Every screen is 8-bit+FRC on the MacBooks and Studio Display. I’m not sure what the M1 MBA and M1/M2 13” MBP are using because they have the older Retina screens and are marketed as being capable of “millions of colors” internally but also P3 wide color.
This is where I’m trying to draw a conclusion based on older Intel Macs with the same specs as to whether they’re achieving P3 wide color using solely GPU dithering, or whether the internal panel is also using FRC
Intet here is no "pseudo 8-bit" to my knowledge if 8-bit was not supported at all, the image could not be displayed. 8-bit and 10-bit color outputs are different formats which are not backwards compatible. Relevant here but besides the main point: Theoreticially some screens upscale all 8-bit signals to 10-bit, often via FRC.
This is what I’m basically trying to understand: does BetterDisplay actually deliver an 8-bit signal when selected, or is MacOS just always output at 10-bit and if the monitor is only 8-bit capable, then it’ll just get bottlenecked down to 8-bit as long as Apple Silicon GPU dithering is disabled?
I’m assuming BetterDisplay only gives you an 8-bit output option for your true 8-bit external display? But if it does offer both 10 and 8 bit output options within BetterDisplay, you could test to see if leaving it on 10-bit makes a difference.
Sorry for all the questions, but I actually think the answers are relevant in regard to the proper protocol we should direct users to follow to get a clean signal from a Mac.
It also kind of would confirm (or at least heavily imply) that this is why the user who posted here a few months ago that they had a clean signal from an M1 MacBook Air but when using an M1 Mac Mini on the same version of MacOS with the same cable and same BetterDisplay output options on the same monitor, they had symptoms.

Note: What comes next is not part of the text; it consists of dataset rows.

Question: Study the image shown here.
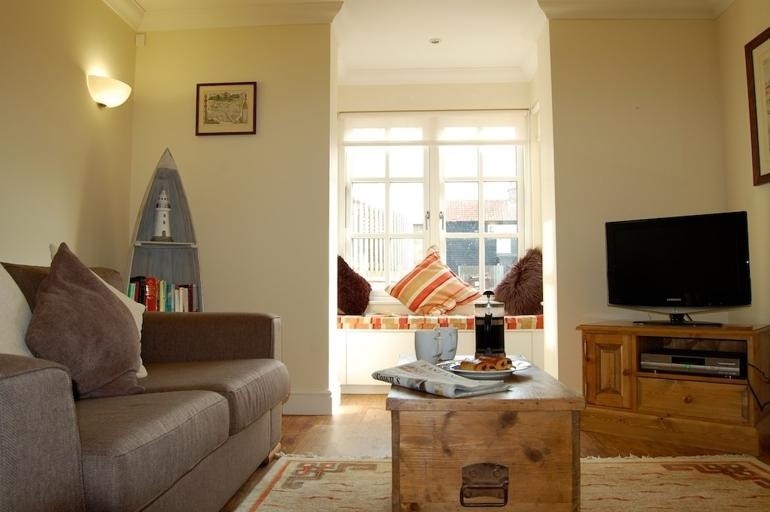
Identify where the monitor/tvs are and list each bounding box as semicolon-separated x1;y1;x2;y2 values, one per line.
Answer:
605;211;752;327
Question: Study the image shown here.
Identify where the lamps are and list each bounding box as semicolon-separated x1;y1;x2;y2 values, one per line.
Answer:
87;76;132;108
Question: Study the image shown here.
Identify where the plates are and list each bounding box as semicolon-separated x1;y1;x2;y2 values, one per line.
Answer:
448;357;534;379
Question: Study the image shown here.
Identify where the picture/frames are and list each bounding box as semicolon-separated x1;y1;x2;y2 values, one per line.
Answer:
195;81;257;136
744;26;770;186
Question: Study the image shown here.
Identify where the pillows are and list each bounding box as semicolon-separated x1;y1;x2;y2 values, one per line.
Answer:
50;243;149;378
495;248;543;316
337;255;371;315
25;242;146;396
385;245;482;316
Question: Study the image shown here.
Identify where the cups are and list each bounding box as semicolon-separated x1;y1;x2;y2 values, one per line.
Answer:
414;330;444;366
439;327;459;361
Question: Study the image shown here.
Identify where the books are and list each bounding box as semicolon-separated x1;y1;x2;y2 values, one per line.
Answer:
129;277;201;313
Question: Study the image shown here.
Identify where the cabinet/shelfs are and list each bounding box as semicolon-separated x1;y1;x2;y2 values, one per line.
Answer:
125;148;205;312
576;320;770;456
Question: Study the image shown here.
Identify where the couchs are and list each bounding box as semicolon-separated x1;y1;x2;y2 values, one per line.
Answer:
0;311;291;512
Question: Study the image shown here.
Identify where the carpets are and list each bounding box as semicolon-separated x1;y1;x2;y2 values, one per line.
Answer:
234;452;770;512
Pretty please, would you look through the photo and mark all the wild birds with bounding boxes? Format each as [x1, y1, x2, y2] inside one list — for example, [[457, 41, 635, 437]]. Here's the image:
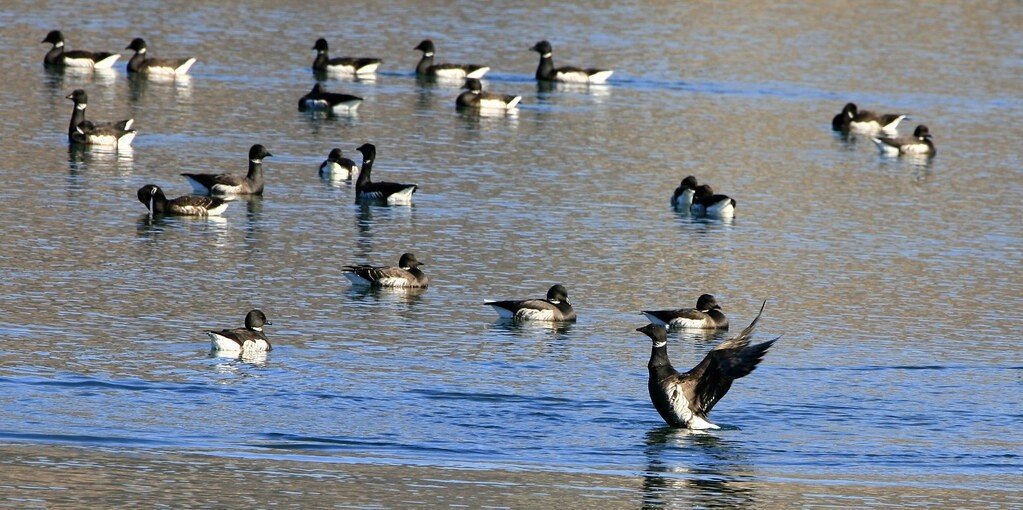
[[638, 294, 730, 330], [124, 38, 196, 75], [636, 300, 786, 430], [319, 172, 358, 188], [65, 90, 137, 145], [41, 31, 121, 69], [341, 253, 429, 289], [832, 102, 937, 154], [137, 185, 229, 216], [413, 41, 523, 109], [639, 428, 757, 510], [203, 310, 272, 351], [484, 284, 578, 322], [356, 143, 420, 202], [180, 144, 273, 195], [298, 38, 385, 113], [319, 147, 358, 174], [670, 175, 736, 217], [529, 41, 613, 84]]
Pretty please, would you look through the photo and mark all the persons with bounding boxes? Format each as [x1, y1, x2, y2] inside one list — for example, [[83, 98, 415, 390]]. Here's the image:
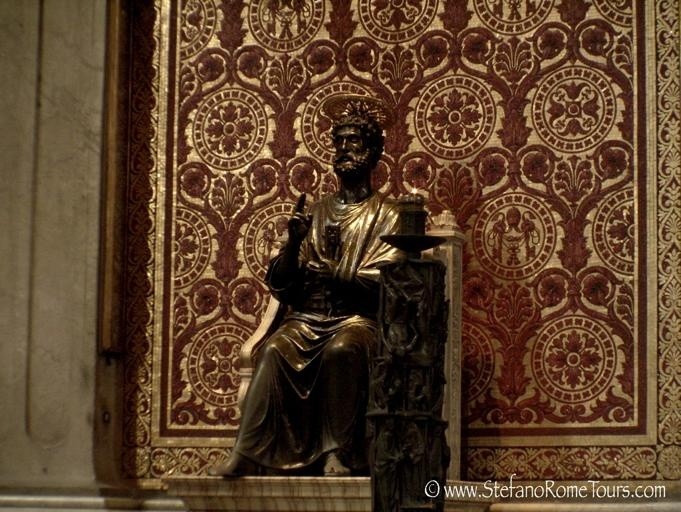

The reason seems to be that the older Retina “millions of colors” laptops actually have an 8-bit output option whereas the Mac Mini only has 10-bit. It would be an example of a difference in the display pipeline likely carried over from the TCON component and firmware from the old Retina Intel era technology.
This in theory would not mean that you can’t achieve 8-bit on the new Macs, but rather that it will only work on a true 8-bit external display and possibly only on specific chips and OS versions.